Again, we match these with the IndoBERT paper (https://arxiv.org/pdf/2009.05387).

In [None]:
n_epochs: int = 25
learning_rate: float = 4e-5
optimizer: torch.optim.Optimizer = torch.optim.Adam(model.parameters(), lr=learning_rate)

## 4.3. Train and Save the Best and Final Models

*The models are saved into (and subsequently, loaded from) Google Drive. When saving, any previously saved models created from this notebook will be overwritten.*

In [None]:
best_loss: float = float("inf")
for i_epoch in range(n_epochs):
    epoch_loss, epoch_correct, epoch_count = fit(train_dataloader, tokenizer, model, criterion, optimizer)
    print(f"Epoch [{i_epoch + 1}/{n_epochs}], loss: {epoch_loss}, accuracy: {epoch_correct / epoch_count} ({epoch_correct}/{epoch_count})")
    if epoch_loss < best_loss:
        torch.save(model.state_dict(), f"/content/drive/MyDrive/NLP/models/best/indobert_classifier{i_epoch + 1}.pt")
        best_loss = epoch_loss
torch.save(model.state_dict(), "/content/drive/MyDrive/NLP/models/final/indobert_classifier_final.pt")

Epoch [1/25], loss: 413.94131806865335, accuracy: 0.8742187861673071 (18884/21601)
Epoch [2/25], loss: 307.47342503722757, accuracy: 0.9136151104115551 (19735/21601)
Epoch [3/25], loss: 227.05701800296083, accuracy: 0.9386139530577288 (20275/21601)
Epoch [4/25], loss: 160.79203585302457, accuracy: 0.9604184991435581 (20746/21601)
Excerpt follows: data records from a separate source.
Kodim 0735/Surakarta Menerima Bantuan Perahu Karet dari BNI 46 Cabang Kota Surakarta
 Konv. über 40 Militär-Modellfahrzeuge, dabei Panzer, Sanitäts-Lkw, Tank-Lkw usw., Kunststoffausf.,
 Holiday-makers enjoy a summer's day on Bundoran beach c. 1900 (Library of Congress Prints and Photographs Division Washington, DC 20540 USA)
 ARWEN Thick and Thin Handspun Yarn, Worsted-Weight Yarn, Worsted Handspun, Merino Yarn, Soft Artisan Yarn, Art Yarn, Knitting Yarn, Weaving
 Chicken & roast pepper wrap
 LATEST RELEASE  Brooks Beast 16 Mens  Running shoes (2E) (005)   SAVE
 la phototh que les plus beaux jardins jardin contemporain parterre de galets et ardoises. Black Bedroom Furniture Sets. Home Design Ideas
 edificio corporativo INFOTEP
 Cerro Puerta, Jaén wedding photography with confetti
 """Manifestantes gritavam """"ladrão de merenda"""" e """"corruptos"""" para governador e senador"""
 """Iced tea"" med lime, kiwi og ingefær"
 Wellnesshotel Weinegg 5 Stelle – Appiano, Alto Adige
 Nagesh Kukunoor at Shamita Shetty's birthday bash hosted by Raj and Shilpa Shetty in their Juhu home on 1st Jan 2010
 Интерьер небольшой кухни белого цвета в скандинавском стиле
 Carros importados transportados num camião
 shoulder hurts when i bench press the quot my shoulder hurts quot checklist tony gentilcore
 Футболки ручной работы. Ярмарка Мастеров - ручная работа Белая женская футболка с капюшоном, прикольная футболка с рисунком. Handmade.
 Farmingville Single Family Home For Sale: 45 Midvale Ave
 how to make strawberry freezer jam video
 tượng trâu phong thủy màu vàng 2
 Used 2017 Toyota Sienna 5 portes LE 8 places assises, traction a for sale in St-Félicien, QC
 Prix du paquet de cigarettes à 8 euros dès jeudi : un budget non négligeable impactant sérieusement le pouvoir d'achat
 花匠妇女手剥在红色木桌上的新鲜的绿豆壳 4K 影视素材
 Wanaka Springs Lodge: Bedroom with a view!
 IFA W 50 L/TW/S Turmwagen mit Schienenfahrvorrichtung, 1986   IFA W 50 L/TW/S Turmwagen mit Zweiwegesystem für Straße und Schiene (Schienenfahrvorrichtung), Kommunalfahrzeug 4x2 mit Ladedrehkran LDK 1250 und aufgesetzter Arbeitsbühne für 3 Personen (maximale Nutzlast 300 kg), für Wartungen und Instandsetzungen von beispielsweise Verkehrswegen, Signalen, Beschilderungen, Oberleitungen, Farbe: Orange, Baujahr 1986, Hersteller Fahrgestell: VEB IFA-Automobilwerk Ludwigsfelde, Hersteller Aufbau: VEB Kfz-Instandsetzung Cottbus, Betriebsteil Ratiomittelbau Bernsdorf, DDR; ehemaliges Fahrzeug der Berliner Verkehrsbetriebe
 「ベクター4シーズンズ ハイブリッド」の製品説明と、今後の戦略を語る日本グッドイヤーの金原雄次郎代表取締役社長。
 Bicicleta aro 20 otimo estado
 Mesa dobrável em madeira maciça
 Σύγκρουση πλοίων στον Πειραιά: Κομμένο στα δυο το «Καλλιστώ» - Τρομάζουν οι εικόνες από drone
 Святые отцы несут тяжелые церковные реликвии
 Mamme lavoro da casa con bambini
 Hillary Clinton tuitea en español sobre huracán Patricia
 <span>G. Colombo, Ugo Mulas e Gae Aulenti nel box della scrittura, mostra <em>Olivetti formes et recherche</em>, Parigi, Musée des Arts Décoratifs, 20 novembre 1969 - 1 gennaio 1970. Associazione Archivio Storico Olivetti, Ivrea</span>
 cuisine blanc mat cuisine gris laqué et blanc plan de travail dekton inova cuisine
Sadly, we lost the 4th epoch model because our web browser crashed. We then continue fine-tuning using the saved 3rd epoch model.

In [None]:
model.load_state_dict(torch.load("/content/drive/MyDrive/NLP/models/best/indobert_classifier3.pt"))
optimizer: torch.optim.Optimizer = torch.optim.Adam(model.parameters(), lr=learning_rate)
best_loss: float = float("inf")
for i_epoch in range(3, n_epochs):
    epoch_loss, epoch_correct, epoch_count = fit(train_dataloader, tokenizer, model, criterion, optimizer)
    print(f"Epoch [{i_epoch + 1}/{n_epochs}], loss: {epoch_loss}, accuracy: {epoch_correct / epoch_count} ({epoch_correct}/{epoch_count})")
    if epoch_loss < best_loss:
        torch.save(model.state_dict(), f"/content/drive/MyDrive/NLP/models/best/indobert_classifier{i_epoch + 1}.pt")
        best_loss = epoch_loss
torch.save(model.state_dict(), "/content/drive/MyDrive/NLP/models/final/indobert_classifier_final.pt")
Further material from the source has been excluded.